## 原文抜粋
%%
The University of Chicago: ドーパミン神経行動解析研究の著者の基盤は,留学先のこの大学の研究室  (Department of Pharmacology & Physiological Sciences AND Department of Psychiatry at Pritzker School of Medicine in the University of Chicago) で構築させてもらった(著者撮影)。

 

伝統あるレンガ作りの校舎建物には,蔦(つた:ivy)が生えている。しかし,この大学は ivy league には所属していない。同 league は,米国北東部にある Brown, Columbia, Cornell, Dartmouth, Harvard, Pennsylvania, Princeton, Yale の 8 大学で構成するカレッジスポーツ連盟の名称として知られている。
%%
## 参照資料
%%
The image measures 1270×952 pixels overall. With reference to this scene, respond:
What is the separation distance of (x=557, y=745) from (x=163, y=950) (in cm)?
%%
%%
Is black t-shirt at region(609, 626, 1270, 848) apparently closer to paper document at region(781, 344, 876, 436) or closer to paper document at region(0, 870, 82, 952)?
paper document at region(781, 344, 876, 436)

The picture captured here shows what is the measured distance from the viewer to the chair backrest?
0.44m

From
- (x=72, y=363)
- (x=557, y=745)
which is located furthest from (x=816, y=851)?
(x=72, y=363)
%%
## 必須課題
(a) シカゴ大学に関する原文抜粋では、ivy league はどのような名称として知られていると述べられていますか。
(b) シカゴ大学に関する原文抜粋の続きを、最後の文の後から書き進めてください。

## 課題の解答
(a) 米国北東部にある8大学で構成するカレッジスポーツ連盟の名称として知られています。

(b)
しかしながら,The University of Chicago は,世界的な高等教育評価機関 QS (Quacquarelli Symonds) の優秀大学ランキングで,MIT, Cambridge, Stanford, Oxford, Harvard などと同様に,常に10位以内に入っていた。ちなみに,アジアでは中国やシンガポールなどの大学もどんどん力をつけてきており,これらの大学は,いずれ 10位以内に食い込んでくると思う。実際,2024年版の QS ランキングでは,National University of Shingpole が 8位となった。そのほかには,The University of California, Berkley が,あらたに 10位となり,そのために  The University of Chicago は 11位となった。

 

上記の評価は,大学の役割について多面的側面から総合的に毎年実施している。その評価基準は,学術関係者からの評判(評価の中で占める割合:40%),雇用者からの評判(同:10%),教員1人当たりの論文被引用数(同:20%),学生1人当たりの教員比率(同:20%),外国人教員比率(同:5%)などであった。2024年版からは,新たに Sustainability (組織の持続可能性),雇用成果,国際研究ネットワークという指標が導入追加された。 QSランキングは,このように多面的基準によるため,その時々の各大学の順位は固定したものではなく,毎年激しく入れ替わっている。トップ好きの日本人は,何故か  Harvard 大学が大好きである。しかし,同大学が,QS指標でトップというわけでもない。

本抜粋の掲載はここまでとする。